- [Exercise requirements]: Please quote only the lines that start at the one with "at other stores</button></div>" and go on to the last line of the data, both ends kept.

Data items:

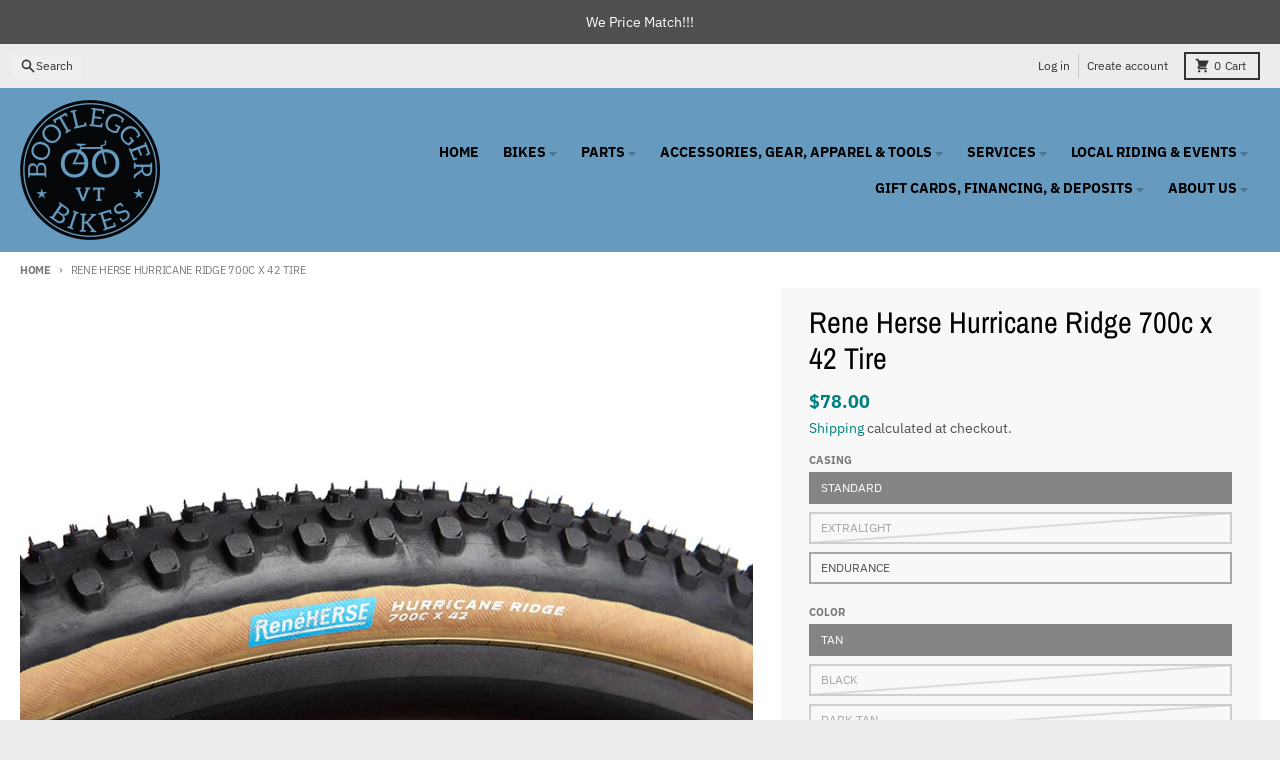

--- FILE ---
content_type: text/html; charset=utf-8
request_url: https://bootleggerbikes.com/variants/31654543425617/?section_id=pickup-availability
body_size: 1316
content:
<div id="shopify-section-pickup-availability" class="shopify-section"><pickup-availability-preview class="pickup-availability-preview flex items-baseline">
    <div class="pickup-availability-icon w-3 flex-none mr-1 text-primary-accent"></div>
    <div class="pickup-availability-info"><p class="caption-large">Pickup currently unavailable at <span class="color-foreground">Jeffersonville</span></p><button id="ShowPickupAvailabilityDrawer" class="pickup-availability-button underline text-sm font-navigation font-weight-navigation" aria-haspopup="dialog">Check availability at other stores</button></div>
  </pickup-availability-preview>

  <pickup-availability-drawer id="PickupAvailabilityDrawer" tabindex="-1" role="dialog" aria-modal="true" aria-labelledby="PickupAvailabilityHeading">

- [The completed task]:
    <div class="pickup-availability-info"><p class="caption-large">Pickup currently unavailable at <span class="color-foreground">Jeffersonville</span></p><button id="ShowPickupAvailabilityDrawer" class="pickup-availability-button underline text-sm font-navigation font-weight-navigation" aria-haspopup="dialog">Check availability at other stores</button></div>
  </pickup-availability-preview>

  <pickup-availability-drawer id="PickupAvailabilityDrawer" tabindex="-1" role="dialog" aria-modal="true" aria-labelledby="PickupAvailabilityHeading">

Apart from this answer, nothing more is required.